Mary, a 17-year-old grade 8 candidate who is just days away from her national exams and who feels the mentorship programme shouldn’t just end with the five shows. She thinks it should continue because the few days were not enough and there is more that they are yet to learn from the social workers and mentors.
In addition, she thinks that teachers, especially female teachers, should be close to the girls since they identify more with and understand their challenges. The girls should therefore be more confident approaching them. In respect to the benefits the mentorship sessions have had on the girls, Mary feels they were helpful in improving her confidence and how to manage resources:
I have learnt a lot. I have learnt to take care of myself and be confident and also how to take care of my money once I get it.
Many of the boys are willing to support and encourage their sisters to ensure they pursue their studies despite the negative norms that have persisted and continue to hinder their access to education. The boys are also aware that the domestic chore burden negatively affects the girls and ought to be addressed from the family.
The role boys play in the drive to have girls stay in school could not have been put better by Keith, a male student who attends secondary school. Having been one of the male participants, Keith was thankful for having learnt how to encourage not only his sisters but also other girls in the community. Keith referred to the “African tradition” that relegates girls at home as boys go to school as one of the retrogressive cultural practices that denies girls the right to education.

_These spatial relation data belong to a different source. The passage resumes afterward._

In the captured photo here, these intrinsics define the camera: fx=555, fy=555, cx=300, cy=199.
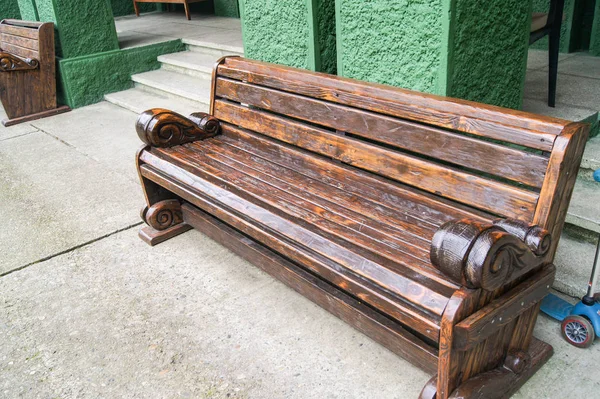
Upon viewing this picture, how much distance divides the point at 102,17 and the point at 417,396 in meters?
5.72

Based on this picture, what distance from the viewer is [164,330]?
2518 millimetres

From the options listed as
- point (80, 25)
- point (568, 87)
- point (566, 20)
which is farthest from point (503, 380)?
point (80, 25)

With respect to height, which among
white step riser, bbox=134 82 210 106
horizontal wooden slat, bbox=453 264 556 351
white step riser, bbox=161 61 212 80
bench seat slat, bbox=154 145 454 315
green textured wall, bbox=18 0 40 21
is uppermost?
green textured wall, bbox=18 0 40 21

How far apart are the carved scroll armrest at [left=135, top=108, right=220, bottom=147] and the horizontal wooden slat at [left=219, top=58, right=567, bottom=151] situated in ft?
1.31

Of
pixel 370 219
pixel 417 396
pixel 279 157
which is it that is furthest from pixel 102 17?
pixel 417 396

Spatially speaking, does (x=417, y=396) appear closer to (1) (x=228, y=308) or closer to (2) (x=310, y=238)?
(2) (x=310, y=238)

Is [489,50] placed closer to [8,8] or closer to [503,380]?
[503,380]

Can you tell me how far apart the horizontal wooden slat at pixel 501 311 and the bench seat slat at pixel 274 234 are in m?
0.09

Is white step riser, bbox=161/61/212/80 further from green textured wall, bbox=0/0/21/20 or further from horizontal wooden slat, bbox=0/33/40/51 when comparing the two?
green textured wall, bbox=0/0/21/20

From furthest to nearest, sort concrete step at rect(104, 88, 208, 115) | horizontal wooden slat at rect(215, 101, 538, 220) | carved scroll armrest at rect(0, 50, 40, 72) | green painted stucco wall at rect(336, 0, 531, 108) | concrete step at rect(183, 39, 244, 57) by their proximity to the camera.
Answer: concrete step at rect(183, 39, 244, 57), carved scroll armrest at rect(0, 50, 40, 72), concrete step at rect(104, 88, 208, 115), green painted stucco wall at rect(336, 0, 531, 108), horizontal wooden slat at rect(215, 101, 538, 220)

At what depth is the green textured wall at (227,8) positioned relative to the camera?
26.6 feet

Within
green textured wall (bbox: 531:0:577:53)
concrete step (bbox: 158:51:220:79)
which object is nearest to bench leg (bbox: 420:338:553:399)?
green textured wall (bbox: 531:0:577:53)

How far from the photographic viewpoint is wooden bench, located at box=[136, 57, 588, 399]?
1709 millimetres

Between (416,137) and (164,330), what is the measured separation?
140 centimetres
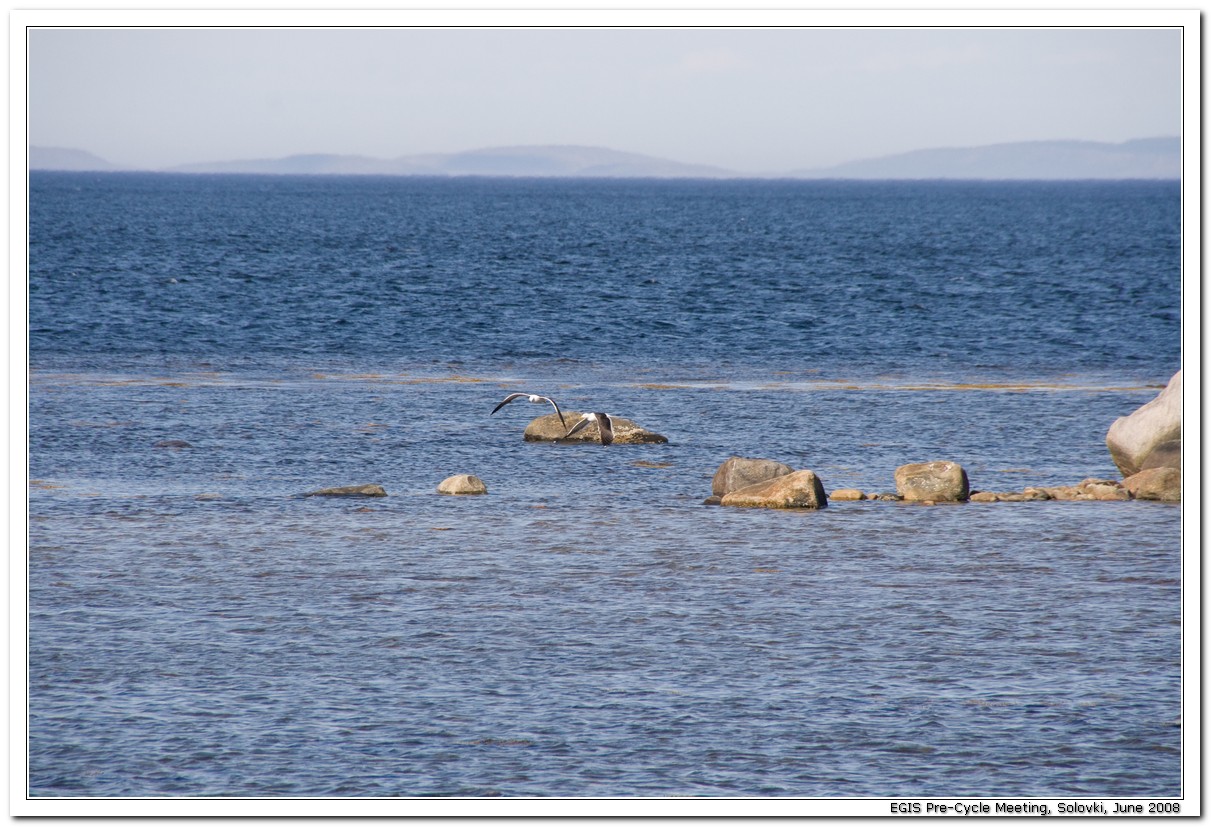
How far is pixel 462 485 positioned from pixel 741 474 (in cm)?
476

From my side, what I would tell the programme is to advise our parents to tell their children to go to school and not only boys but everyone. The way to strand with the parents is to tell them what you can achieve after completing education. Show that this is what you can achieve after education.
Voices from the camp
Now that we have finished the mentorship programmes, when I go home I will help other girls. As girls we always tell stories and discuss amongst ourselves. Myself with the information I have been taught, I will be able to share with them,impart on them and from that they will be upright and confident girls.
We have gone through this programme. It was really effective. I have learnt how to encourage my sisters or other girls in the community in education. In African tradition, most communities say girls should remain at home as boys go to school. This is not right as per what I have learnt through this programme. I have learnt that both girls and boys should go to school for their future life. I have learnt how to encourage my sisters or other girls in the community because what our parents have been telling us that girls are not supposed to be is school is not right. There is no one who should remain at home.